Exhibition ended: Kittelsen’s Nix in the Depths of the Lake
Welcome to the depths of the lake — to the home of the Nix. The Nix is sly. He hunts for humans. In the depths of the forest lake, the Nix lives by his lonesome, and every once in a while he transforms into a white horse to lure us onto his back — and deep down underwater.
Theodor Kittelsen’s ‘Nøkken’ (‘The Nix’) is an exhibition highlight as the Kittelsen Museum at the Cobalt Mines celebrates its 25th anniversary. The museum entrance has been redesigned to invite the public down into the cellar — into the depths —in order to experience the sinister and wicked Nøkken, depicted in several illustrations. The frightening tales of the Nix may have developed over centuries as a way to help prevent drowning and an eerie explanation for deaths that had already occurred.

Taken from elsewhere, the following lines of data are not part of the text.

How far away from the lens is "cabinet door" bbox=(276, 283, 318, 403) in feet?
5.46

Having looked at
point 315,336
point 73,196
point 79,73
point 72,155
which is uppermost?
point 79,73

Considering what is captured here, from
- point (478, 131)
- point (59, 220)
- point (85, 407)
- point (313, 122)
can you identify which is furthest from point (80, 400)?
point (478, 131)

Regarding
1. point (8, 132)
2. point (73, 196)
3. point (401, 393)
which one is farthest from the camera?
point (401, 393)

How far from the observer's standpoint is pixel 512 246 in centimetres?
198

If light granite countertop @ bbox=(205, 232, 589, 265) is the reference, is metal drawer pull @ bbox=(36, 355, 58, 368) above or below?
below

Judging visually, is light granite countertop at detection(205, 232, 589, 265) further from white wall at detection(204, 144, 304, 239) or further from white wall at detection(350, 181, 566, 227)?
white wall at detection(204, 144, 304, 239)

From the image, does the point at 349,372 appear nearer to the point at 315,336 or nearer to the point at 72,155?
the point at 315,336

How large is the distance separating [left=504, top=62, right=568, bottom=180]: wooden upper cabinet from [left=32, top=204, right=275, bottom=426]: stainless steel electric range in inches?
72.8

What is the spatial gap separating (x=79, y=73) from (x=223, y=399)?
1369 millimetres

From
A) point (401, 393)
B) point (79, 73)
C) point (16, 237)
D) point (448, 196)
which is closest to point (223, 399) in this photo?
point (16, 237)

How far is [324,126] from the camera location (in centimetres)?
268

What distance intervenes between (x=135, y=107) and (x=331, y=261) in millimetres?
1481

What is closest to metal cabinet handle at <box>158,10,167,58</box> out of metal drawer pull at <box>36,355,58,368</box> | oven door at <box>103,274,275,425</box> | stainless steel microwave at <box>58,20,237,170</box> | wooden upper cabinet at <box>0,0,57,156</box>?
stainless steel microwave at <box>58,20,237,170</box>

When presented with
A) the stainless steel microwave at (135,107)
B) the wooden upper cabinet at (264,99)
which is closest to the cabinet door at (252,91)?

Tales of the water trolls, the water spirits Fossegrim and Nøkken, and the enormous sea worms by Andreas Faye, inspired Kittelsen to illustrate and publish ‘Troldskab’ in 1892. This included his iconic imagery of the Nix in a lake surrounded by water lilies and gazing straight at us with his bright yellow eyes. In the exhibition we also see the Nix as he waits in the depths of the lake for innocent passersby to reach down into the water so he can grab them with his slimy hands.
The story of the Kittelsen Museum began in 1987 when Nanna and Helge Theodor Kittelsen contacted the Cobalt Mines and Works, in hopes of building a permanent museum for their father’s work. In return, they donated a number of artifacts that remained in the family’s possession, such as original wood-carved chairs, a cabinet, writing table, wastepaper basket, and friezes.
King Harald V officially opened the Kittelsen Museum at the Cobalt Mines six years later, on May 21, 1993. Ever since, the Cobalt Works and Mines has focused on expanding its Kittelsen collection with oil paintings, watercolors and drawings. Today the museum houses many of Kittelsen’s important works and masterpieces, such as ‘Bergtrold’ (‘Mountain Troll’), ‘Når aspen blør’ (When the Aspen Bleeds? or Blows’?), ‘Trollene på vei til Soria Moria Slot’ (Trolls on Their Way to Soria Maria Castle’), and ‘Dompap’ (Bullfinch’).